### Dokumen Sumber
Korupsi dan
Sarang Penyamun
Umbu TW Pariangu ; Dosen Fisipol
Undana, Kupang
|
MEDIA
INDONESIA, 13 Oktober 2012
AKHIRNYA detik-detik
yang ditunggu-tunggu rakyat itu datang juga. Dalam pidato 45 menit di Istana
Negara, Senin (8/10) malam, Presiden Susilo Bambang Yudhoyono menegaskan
sikapnya bahwa penanganan kasus dugaan korupsi dalam pengadaan simulator alat
uji surat izin mengemudi (SIM) harus ditangani Komisi Pemberantasan Korupsi
(KPK). Itu langkah besar dan berani yang ditempuh Presiden di tengah makin
derasnya ancaman pelemahan KPK.
Sebelumnya, Abraham Samad sempat mengancam
dirinya akan mundur dari jabatan Ketua KPK jika kewenangan lembaga yang
dipimpinnya terus dipereteli. Ancaman Abraham tentu saja mewakili ratusan
juta rakyat yang sudah lama gusar dan mengimpikan terbitnya keadilan dari
pedang hukum atas berbagai praktik maksiat korupsi. Apalagi baru-baru ini
lembaga riset nirlaba Freedom House
lewat laporannya berjudul Countries at
the Crossroads 2012 yang dirilis di Washington DC, AS, (17/9) menilai
lemahnya penegakan hukum dan maraknya korupsi antara lain merupakan penyebab
melorotnya rapor demokrasi kita.
Korupsi memang sudah menjadi praktik banalitas
mengerikan di negeri ini. Gunnar Myrdal (2005:267), ekonom kenamaan Swedia,
menyebutnya sebagai folklor korupsi (the
folklore of corruption) ketika pemberitaan korupsi yang gencar membuat
korupsi akhirnya dianggap lumrah dan muskil diberantas. Itulah yang
terpotret, dengan transformasi korupsi kejahatan konvensional `laci meja' ke
level konspirasi melibatkan struktur politik, birokrasi, legislatif, dan
dunia usaha secara sistemis dan langgeng, tak terbendung.
Apalagi pemerintah kian kehilangan daya
wangsit, moralitas, dan kepekaan sosial. Institusi hukum hanya meraba-raba dalam
keremangan politik dengan korupsi dan ketidakadilan terus dilembagakan.
Penegakan hukum pun tersandung oleh tebang pilih. Meringkus koruptor `kelas
teri', dan membiarkan koruptor kelas `mastodon' melenggang bebas, jadi mainan
klasik.
Anwar Ibrahim dalam pidatonya pernah bergurau
jika di China batang leher koruptor dipotong, sedangkan di Arab Saudi
tangannya dipotong, di Indonesia yang dipotong dari koruptor cuma tahanannya.
Ironisnya jumlah ringkusan koruptor teri malah dijadikan prestasi nasional.
Padahal, itu cermin kegagalan politik negara memerangi korupsi dan
menyejahterakan rakyat.
Korupsi Politik
Politik dan kekuasaan, yang oleh Hannah Arendt
disebut sebagai instrumen melayani, kian menjadi alat pengendali perampokan
aset dan uang negara dengan mereproduksi praktik top-hat crimes (kejahatan
tingkat atas) yang terlembaga seperti dalam gurita kasus Century, Wisma
Atlet, proyek Hambalang, dan ko rupsi dana infrastruktur yang menyabotase
kebijakan publik untuk memperkaya diri/ kelompok.

### Perintah Kerja
Lanjutkan artikel tentang korupsi di Indonesia dengan menulis kalimat-kalimat berikutnya setelah kalimat terakhirnya.

### Blok Data
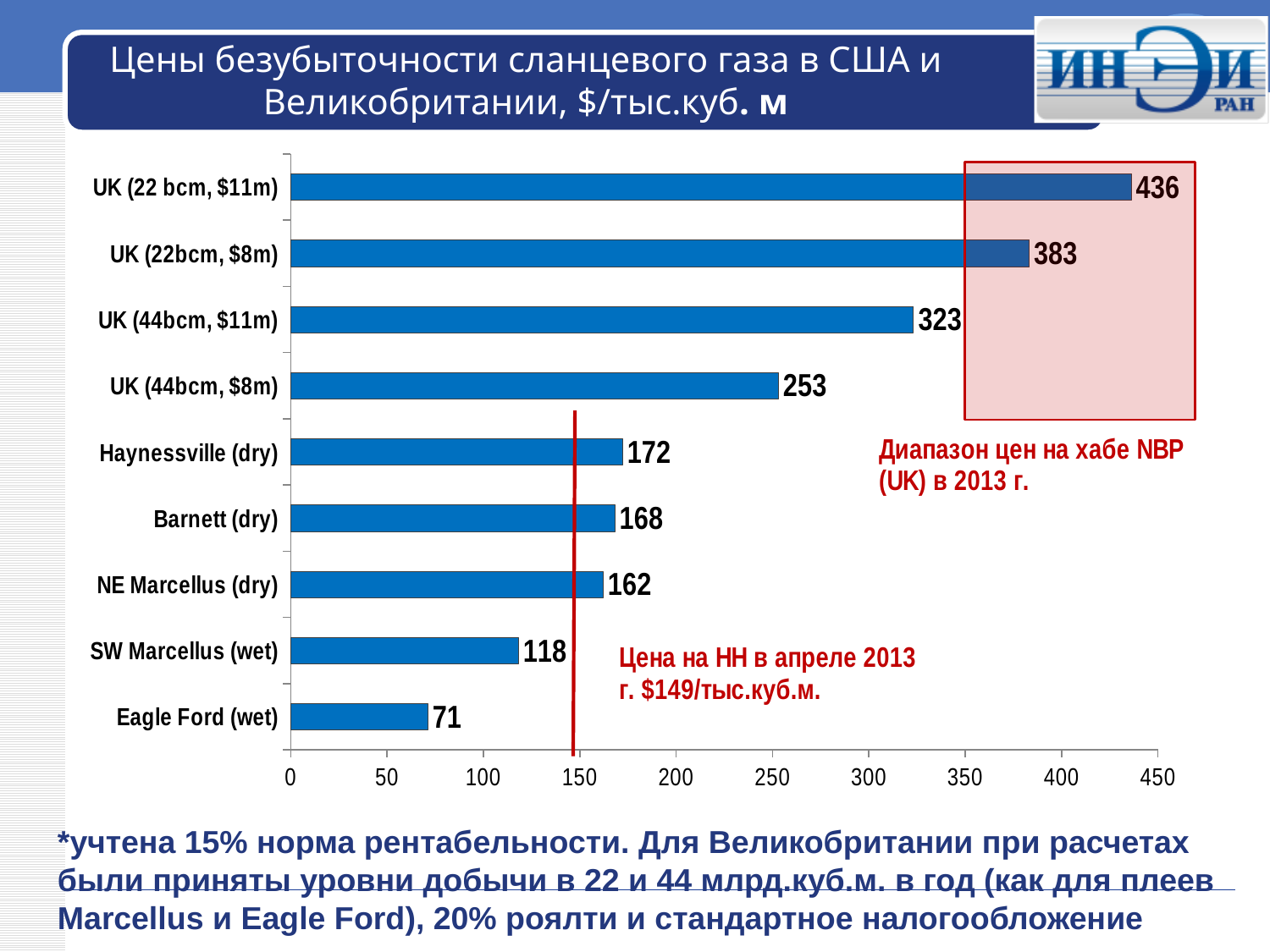
What is the value for UK (44bcm, $8m)? 253 What is the value for Haynessville (dry)? 172 What is the difference between the values for Barnett (dry) and Eagle Ford (wet)? 97 What is the value for SW Marcellus (wet)? 118 What is the difference between the values for UK (22 bcm, $11m) and UK (22bcm, $8m)? 53 What kind of chart is shown on the slide? bar chart What is the unit given in the chart title? $/тыс.куб. м Which category has the highest value? UK (22 bcm, $11m) Which category has the lowest value? Eagle Ford (wet) How many categories are shown in the chart? 9 Which is larger, the value for UK (44bcm, $11m) or the value for UK (44bcm, $8m)? UK (44bcm, $11m) Is the value for NE Marcellus (dry) greater or less than 150? greater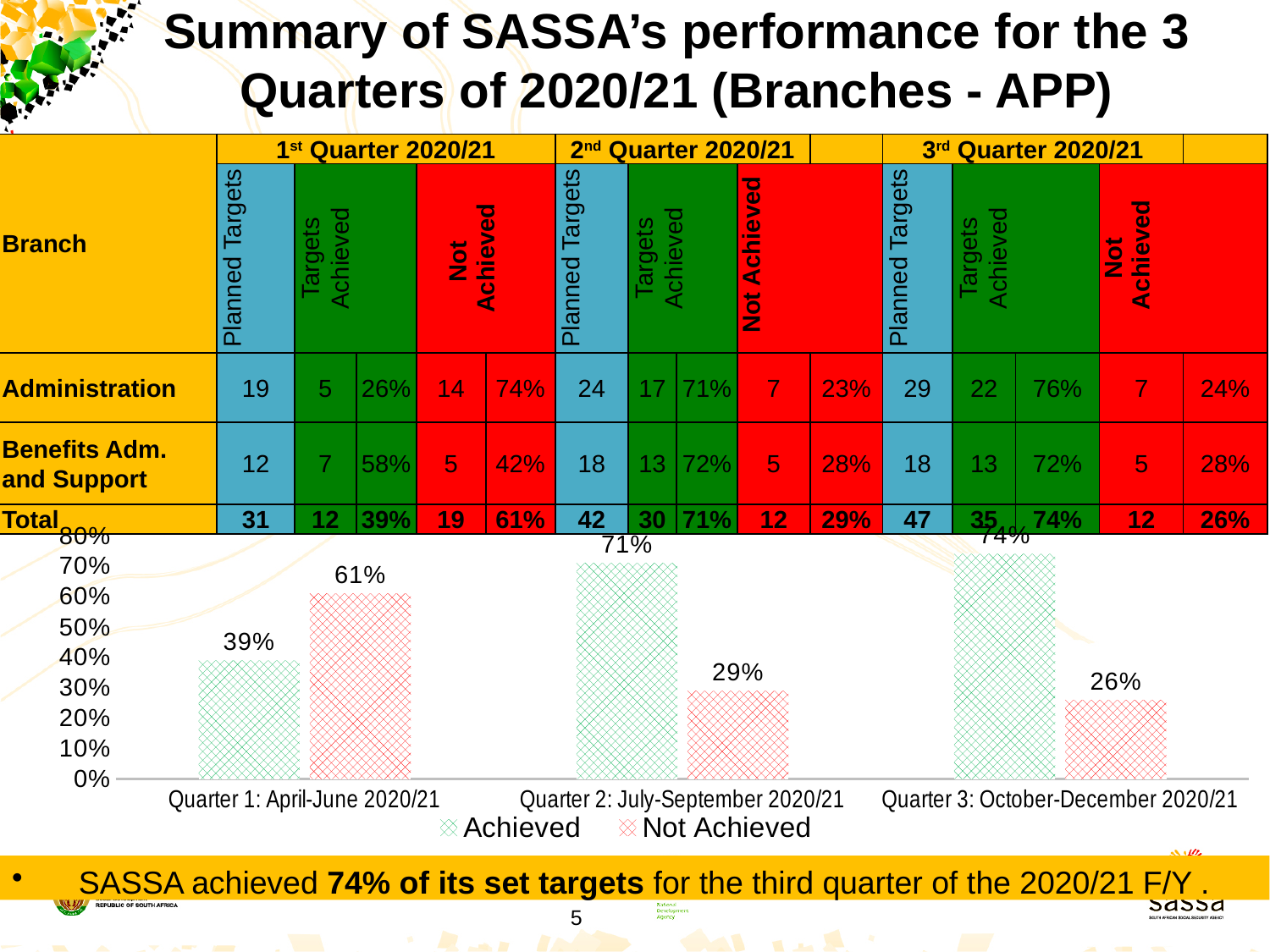
What is the Achieved value for Quarter 1: April-June 2020/21 in the chart? 39% Which is larger for Quarter 2: July-September 2020/21, the Achieved value or the Not Achieved value? Achieved Which quarter has the highest Achieved value in the chart? Quarter 3: October-December 2020/21 What is the difference between the Not Achieved and Achieved values for Quarter 1: April-June 2020/21? 22% What is the Not Achieved value for Quarter 2: July-September 2020/21 in the chart? 29% Does the Achieved value rise or fall from Quarter 1 to Quarter 3 in the chart? rise How many series does the chart legend list? 2 How many quarters are shown on the x axis of the chart? 3 What kind of chart is shown on the slide? bar chart Is the Not Achieved value for Quarter 1: April-June 2020/21 greater or less than 50%? greater Which quarter has the lowest Not Achieved value in the chart? Quarter 3: October-December 2020/21 What is the Achieved value for Quarter 3: October-December 2020/21 in the chart? 74%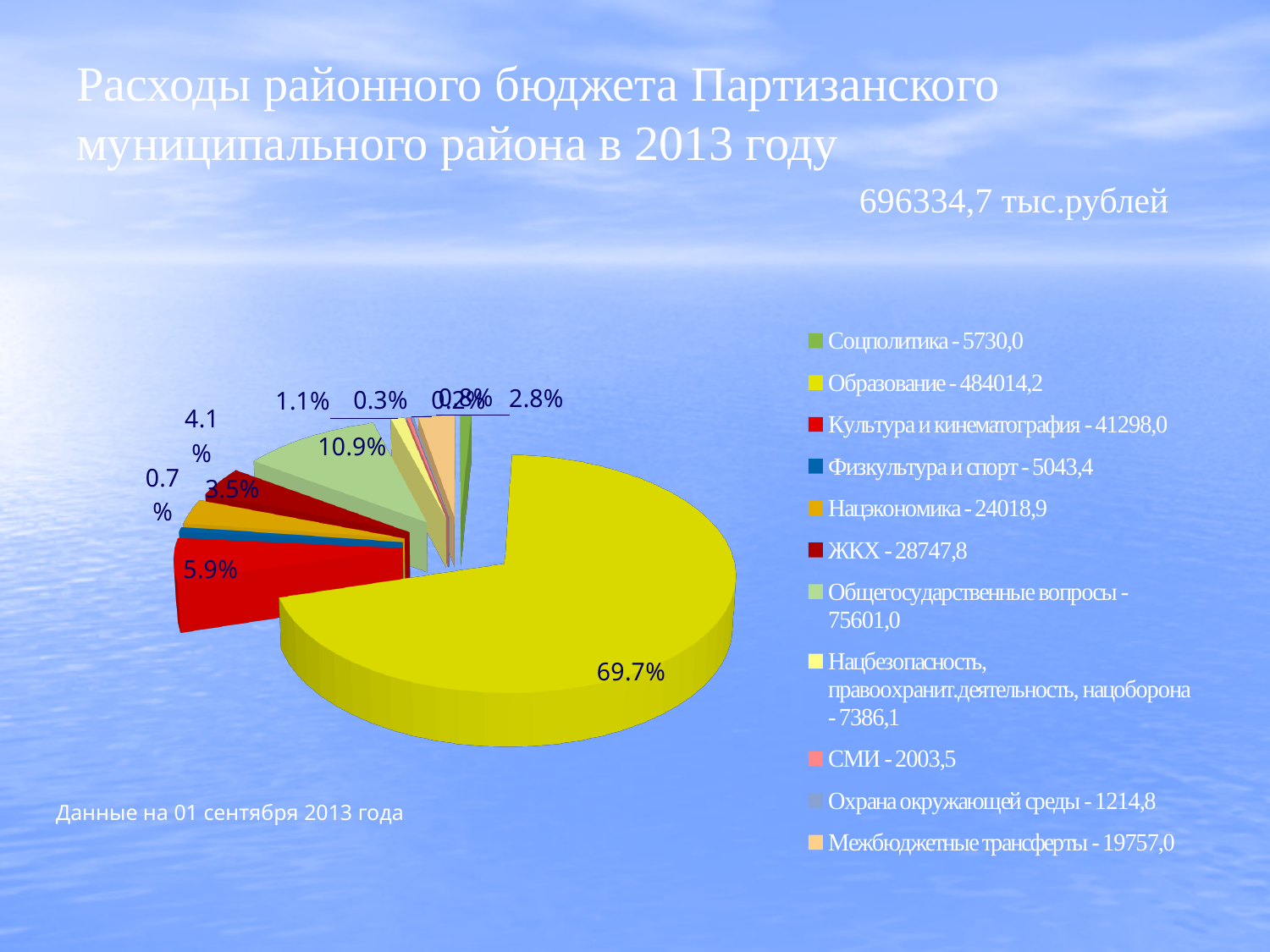
What kind of chart is shown on the slide? pie chart What value is given for Образование in the legend? 484014,2 What share of the pie does Общегосударственные вопросы take? 10.9% Which category has the largest share of the pie? Образование What total amount in thousand rubles is stated on the slide for the budget expenditures? 696334,7 тыс.рублей What value is given for Межбюджетные трансферты in the legend? 19757,0 Which category has the smallest value in the legend? Охрана окружающей среды What is the difference between the values for ЖКХ and Нацэкономика? 4728,9 What value is given for ЖКХ in the legend? 28747,8 What share of the pie does Образование take? 69.7% Which is larger, Нацэкономика or ЖКХ? ЖКХ How many categories does the legend of the pie chart list? 11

### Bagian Jawaban
Politisi kapital yang terlahir dari genetika
partai pragmatis akan memperkuat basis karakter politi(k)si hibrida yang
menghamba pada materialisme di semua elemen negara. Aktivis LSM yang harusnya
setia mengawal civil society justru bermain politik praktis, birokrat sebagai
agen pelayanan malah menjadi broker, pers yang mestinya menjadi pilar keempat
demokrasi justru berlaku komersial pragmatis, dan sebagainya.
Jabatan-jabatan politik di legislatif dan
birokrasi yang diisi kader-kader partai dijadikan lahan perburuan rente dan
perluasan kekuasaan agar kaveling-kaveling ekonomi te rus terpelihara.
Menurut Robert Michels (1962) dalam `hukum
besi kekuasaan'-nya, di titik itulah kekuasaan ditata sedemikian mapannya
sehingga sulit digeser atau diganti karena terjadi pelembagaan demokrasi
prosedural semu demi terlindunginya praktik-praktik politik tercela.
Misalnya, selain tidak maksimalnya komitmen
dan keberanian, nafsu besar KPK untuk mengusut dan memenjarakan pelaku
korupsi politik sering dihadang mekanisme defensif aktor politik dan negara
seperti ketidakjelasan grand design
nasib dan masa depan KPK terkait dengan status lembaga mereka. Tak sedikit
anggota DPR yang mengatakan KPK hanyalah lembaga ad hoc yang sewaktuwaktu
bisa dibubarkan.
Dalam mekanisme ofensif lebih riil oleh kekuatan politik,
khu susnya legislatif, juga terlihat manakala ada rekan mereka yang diperiksa
atau dinaikkan status pemeriksaannya oleh KPK dengan serta-merta muncul
ide-ide membubarkan KPK, atau upaya revisi UU KPK dengan menghilangkan fungsi
penyadapan dan penuntutan hingga wacana pembentukan lembaga pengawas.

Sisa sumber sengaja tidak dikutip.